La science dure ne fait plus recette et n’attire plus autant les étudiants. Avec des conséquences prévisibles non négligeables à moyen terme. Fort de ce constat, l’Essonne organise les 7 et 8 octobre un colloque intitulé «Développer le goût des sciences, rendre les métiers scientifiques accessibles aux jeunes». Il faut dire que dans un département qui compte l’université d’Orsay, l’Ecole polytechnique, le Commissariat à l’énergie atomique (CEA), l’Institut national de la recherche agronomique (l’Inra) ou encore les centres de recherche de Danone, Sagem et Thales, le sujet est particulièrement sensible.

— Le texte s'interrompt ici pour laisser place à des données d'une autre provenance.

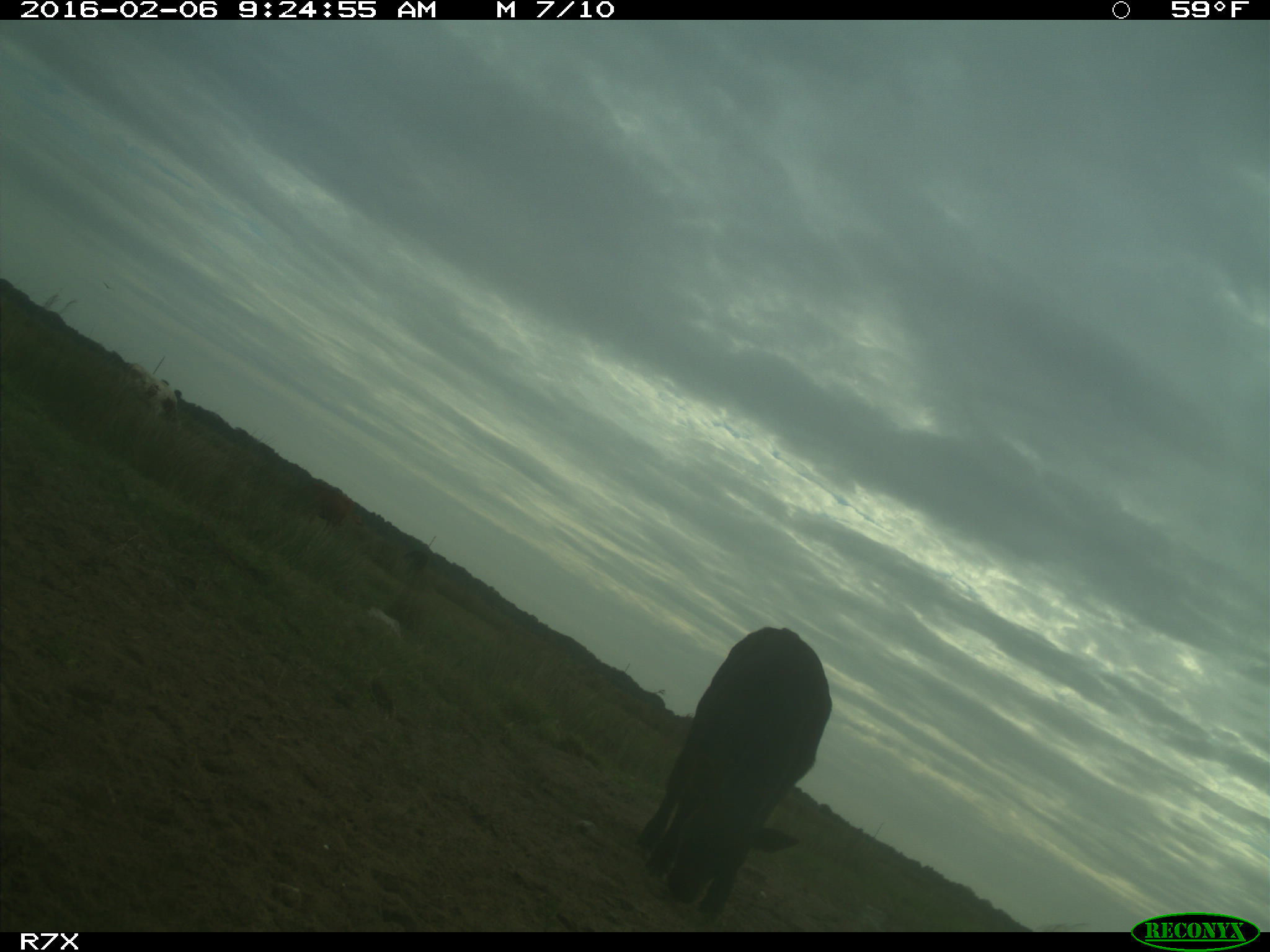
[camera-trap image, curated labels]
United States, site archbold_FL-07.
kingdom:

Alors que le nombre d’étudiants à l’université en France, toutes filières confondues, a augmenté de 86% entre 1989 et 2003, on compte seulement 2% de docteurs scientifiques en plus. Parallèlement, d’ici à cinq ans, le tiers de la population active dont l’activité professionnelle repose sur une formation scientifique aura atteint l’âge de la retraite. Comme le note le conseil général de l’Essonne, depuis 1996, les deugs en science dure ont perdu 25% de leurs étudiants (et 46% pour les deugs de physique).

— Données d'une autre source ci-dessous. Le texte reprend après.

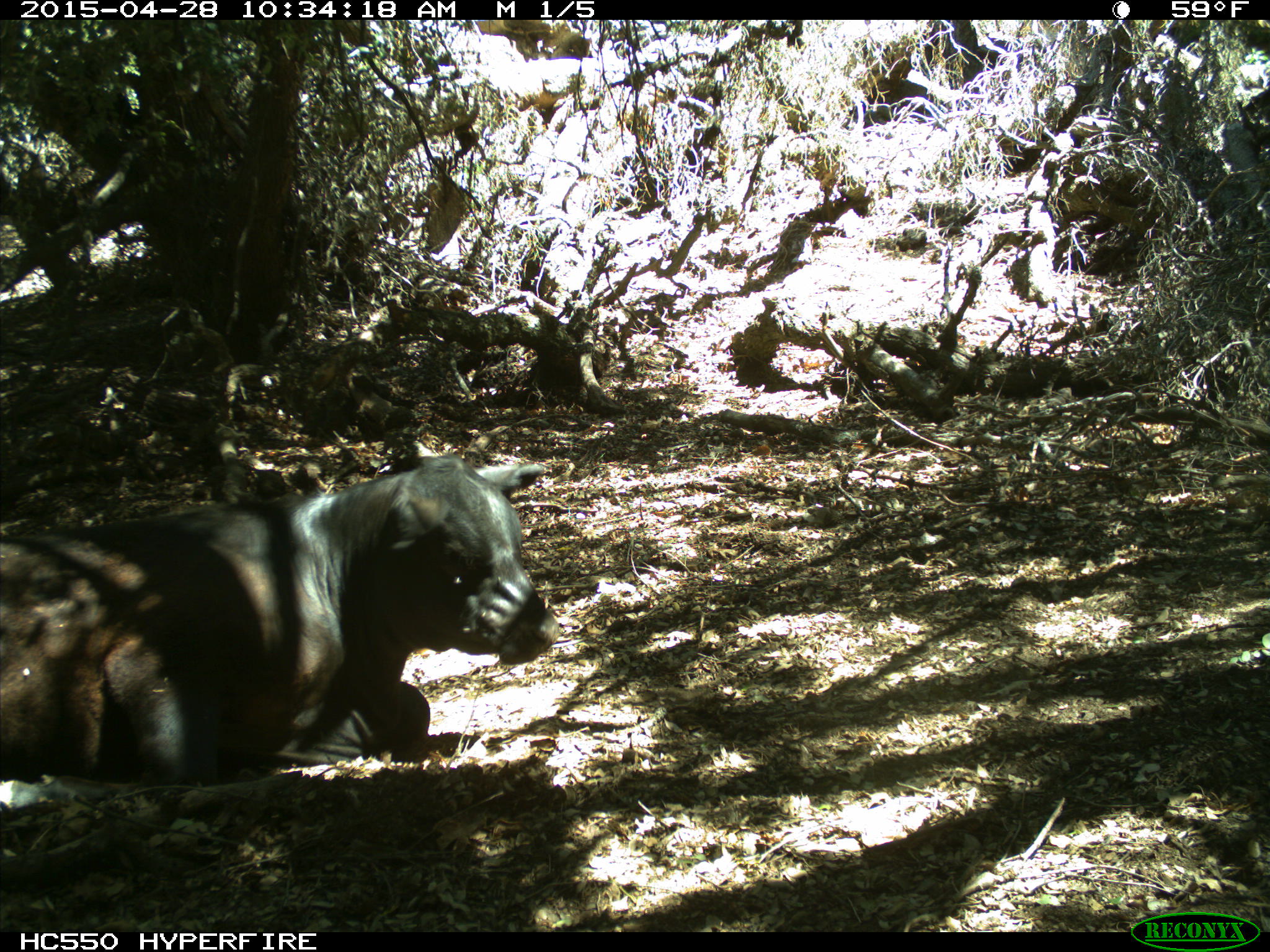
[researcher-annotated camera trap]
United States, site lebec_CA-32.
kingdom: Animalia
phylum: Chordata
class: Mammalia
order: Artiodactyla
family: Bovidae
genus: Bos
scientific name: Bos taurus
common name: domestic cow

 Jean-Pierre Bourguignon, directeur de l’Institut des Hautes études scientifiques (IHES) est président du comité scientifique du colloque. Le mathématicien s’inquiète de la réticence des jeunes face à la science. «Puisqu’elle n’apporte pas que du bien, ils ne veulent pas exercer un métier scientifique. Certes la science n’est pas synonyme de progrès, mais il n’y aura pas de progrès sans science.»

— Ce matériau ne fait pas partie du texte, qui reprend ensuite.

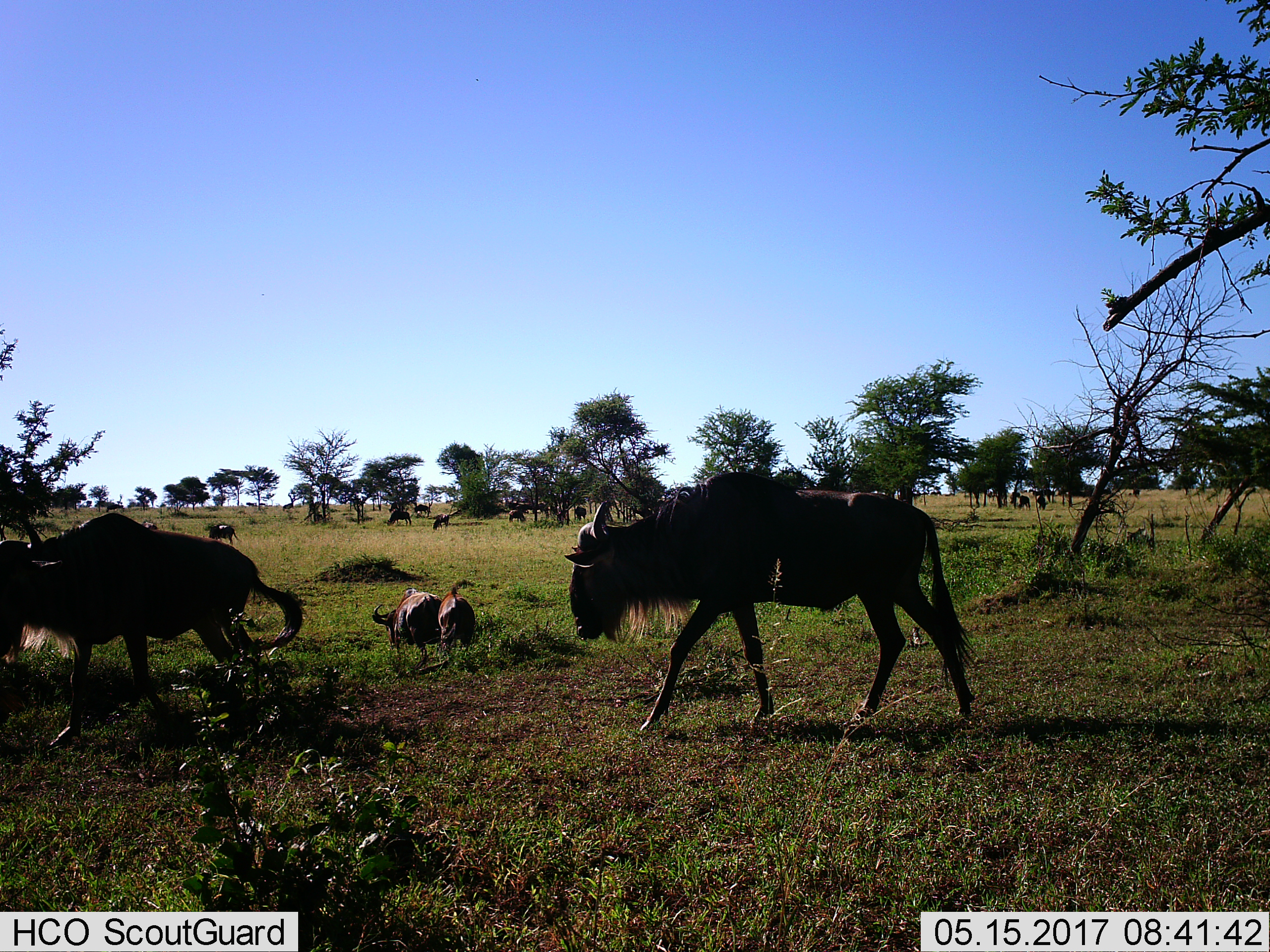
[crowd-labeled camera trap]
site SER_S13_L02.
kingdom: Animalia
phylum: Chordata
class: Mammalia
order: Artiodactyla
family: Bovidae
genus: Connochaetes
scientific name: Connochaetes taurinus taurinus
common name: blue wildebeest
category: wildebeestblue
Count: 11-50.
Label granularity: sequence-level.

Si les conséquences de la désaffection de ces filières sont multiples, elles sont avant tout scientifiques. Et le président de l’Académie des sciences, Edouard Brézin de s’inquiéter pour la bonne santé de la recherche française. Il n’y aurait plus de Prix Nobel en physique ou de médailles Fields dans 20 ans ? «Les conséquences ne sont pas encore très visibles mais il n’est pas certain que la recherche française soit aussi bonne dans une vingtaine d’années», estime-t-il. Professeur pendant 30 ans à l’Ecole polytechnique, Edouard Brézin déplore «qu’il y a 20 ans, une vingtaine de polytechniciens docteurs par an intégrait le CNRS. Actuellement, on en compte entre zéro et un par an ! Il est donc clair que les gens qui ont le choix entre différentes carrières optent pour autre chose, les voies scientifiques étant peu valorisées et souvent mal payées.» La faute incombant au manque de reconnaissance du statut de docteur en France comparé à l’Allemagne notamment. «Aujourd’hui, les équipes sont de plus en plus internationales et sortir diplômé de telle ou telle école ne jouera plus de rôle. Seul comptera le doctorat et les grandes écoles devraient s’atteler à l’enjeu essentiel que constitue la revalorisation du doctorat», note encore Édouard Brézin.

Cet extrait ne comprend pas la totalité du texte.